A Montgomery County circuit judge last week agreed with Med Shop Dispensary and TheraTrue Alabama, ordering the commission to consider their applications.
A similar complaint from RedBud Remedies was denied Friday afternoon by Judge James Anderson, according to online court documents.
Companies had until Dec. 30, 2022 to submit their applications for various licenses under the 2021 medical cannabis law. In their suits, all three companies said they were not told about file-size limitations in the portal the commission used to accept would-be-licensees’ applications.
Dealing with complications from the 10 megabyte upload limit caused Med Shop to nearly miss the Dec. 30 deadline.
“…Med Shop asserts that the AMCC allowed some applicants to use a placeholder workaround to avoid the 10 MB size restriction and, for those exhibits, circumvent the portal process altogether. Such an alternative process was not announced to all applicants or contained in any public notice from the AMCC.”
And TheraTrue had to significantly modify its application to meet the limit.
“As a result of the file-size limitations and new procedures, TheraTrue was required to degrade the quality of some of its application exhibits, to TheraTrue’s competitive disadvantage,” its lawsuit says.
It submitted its application within minutes of the 4 p.m. Dec. 30 deadline, but when trying to pay the application fee, the site “crashed” and the company received multiple error messages. Similarly, Med Shop in its lawsuit also said that it was not told in advance AMCC would not accept American Express for its $2,500 application fee.
Both Med Shop and TheraTrue say after the deadline they tried to rectify their applications with the commission.
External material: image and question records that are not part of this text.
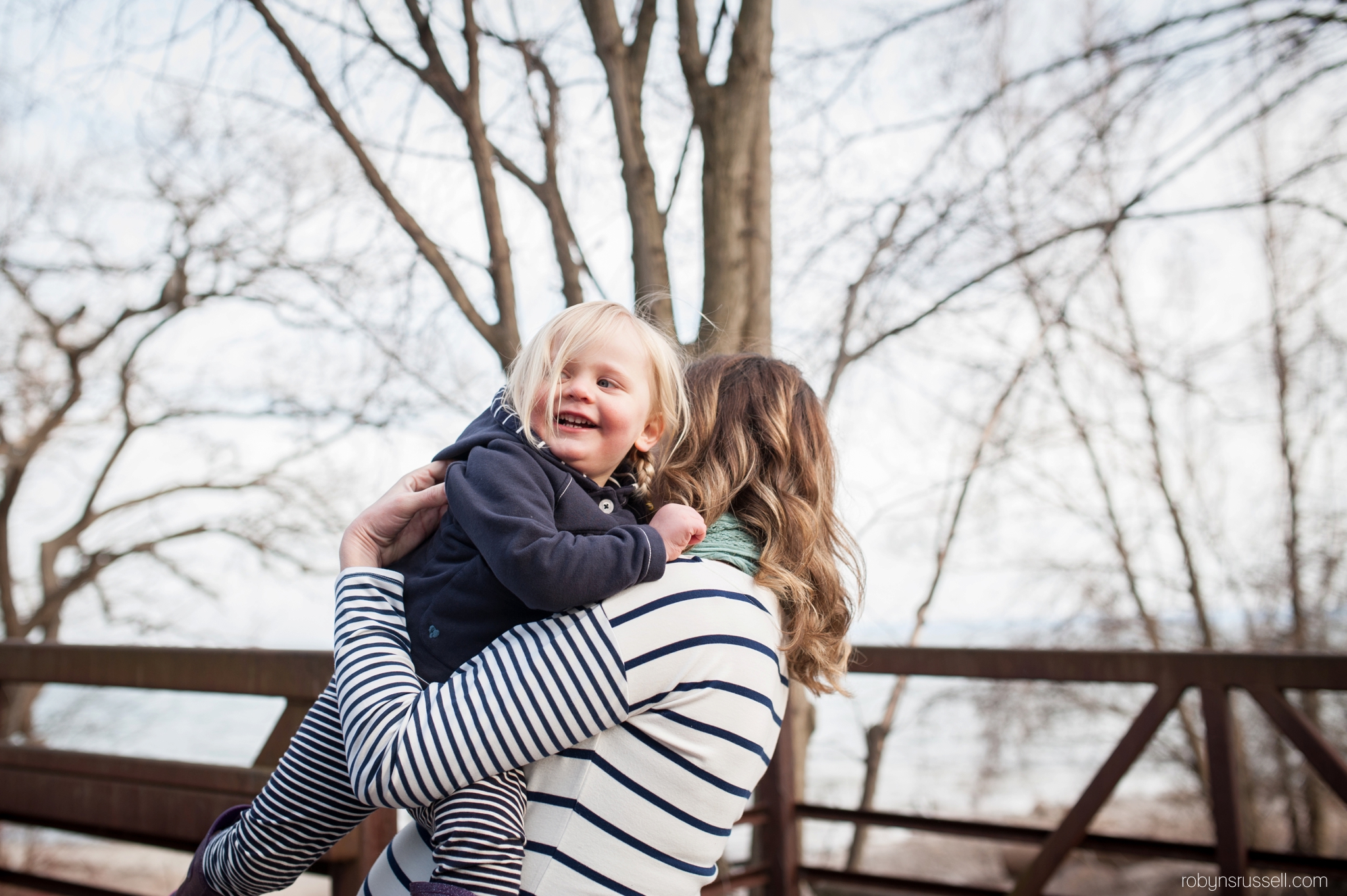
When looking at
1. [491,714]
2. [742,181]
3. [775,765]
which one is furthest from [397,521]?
[742,181]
TheraTrue’s lawsuit said the company spent months and hundreds of thousands of dollars preparing its application.
At the end of 2022, the commission said 94 companies had applied for medical marijuana business licenses.
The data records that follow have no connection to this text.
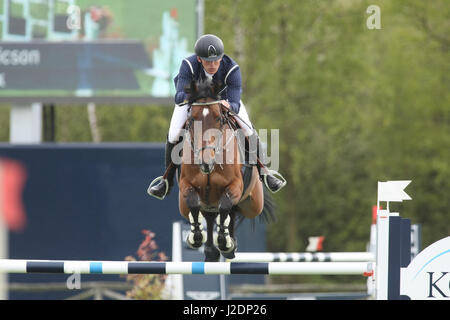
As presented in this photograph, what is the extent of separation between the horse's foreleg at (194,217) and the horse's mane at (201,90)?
0.58 meters

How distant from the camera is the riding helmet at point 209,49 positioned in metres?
4.95

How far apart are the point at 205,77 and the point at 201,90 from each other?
0.53 feet

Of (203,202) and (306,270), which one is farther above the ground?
(203,202)

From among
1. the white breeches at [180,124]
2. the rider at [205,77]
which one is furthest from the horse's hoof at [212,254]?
the white breeches at [180,124]

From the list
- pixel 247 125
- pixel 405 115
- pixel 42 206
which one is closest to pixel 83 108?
pixel 405 115

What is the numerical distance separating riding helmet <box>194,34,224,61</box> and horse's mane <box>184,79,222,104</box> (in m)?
0.16

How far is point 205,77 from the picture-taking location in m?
5.05

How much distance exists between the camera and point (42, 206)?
10500mm

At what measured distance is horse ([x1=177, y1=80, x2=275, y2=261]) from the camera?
4.79 metres

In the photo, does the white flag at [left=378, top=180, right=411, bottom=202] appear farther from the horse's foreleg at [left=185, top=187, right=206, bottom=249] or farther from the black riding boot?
the black riding boot

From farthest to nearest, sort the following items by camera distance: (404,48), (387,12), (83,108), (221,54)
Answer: (83,108) → (404,48) → (387,12) → (221,54)

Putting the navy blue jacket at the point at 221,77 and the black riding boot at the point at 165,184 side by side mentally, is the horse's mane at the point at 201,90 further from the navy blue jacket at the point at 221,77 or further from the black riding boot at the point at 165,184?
the black riding boot at the point at 165,184

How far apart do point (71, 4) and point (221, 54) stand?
5.45m
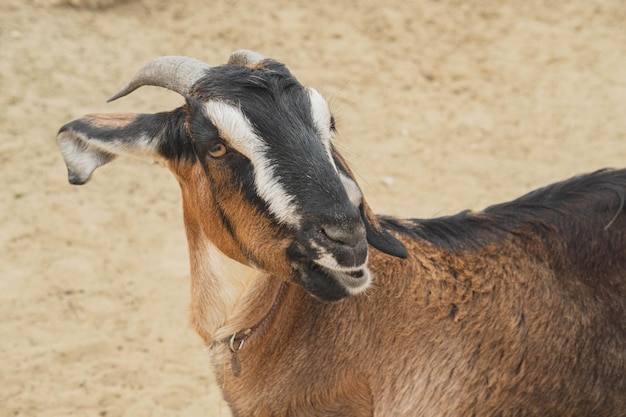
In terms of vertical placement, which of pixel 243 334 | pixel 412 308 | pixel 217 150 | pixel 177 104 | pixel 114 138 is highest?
pixel 217 150

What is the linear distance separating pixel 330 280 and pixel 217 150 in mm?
923

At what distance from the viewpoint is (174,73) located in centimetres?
458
Late last week, the commission told Alabama Daily News it couldn’t comment on the cases because the RedBud order was still pending. Commission Director John McMillan offered that he didn’t think the Med Shop and TheraTrue decisions would impact the commission’s licensing timeline. It’s expected to award licenses in July.
“The only change at this point (is) the commission will evaluate 96 applications instead of 94,” McMillan said in a text to Alabama Daily News.
There are several different types of licenses the commission will award and regulate. The commission may award up to 12 cultivator licenses, four processor licenses, four dispensary licenses and five integrated facility licenses. The law did not specify how many secure transport and state testing laboratory licenses can be awarded.
Annual licensing fees range from $30,000 to $50,000.
By late this year, people with qualifying medical conditions should be able to purchase medical marijuana with the recommendation of a doctor. Conditions include cancer, a terminal illness, depression, epilepsy, panic disorder and chronic pain. Allowable forms of marijuana include pills, skin patches and creams but not smoking, vaping or edible products.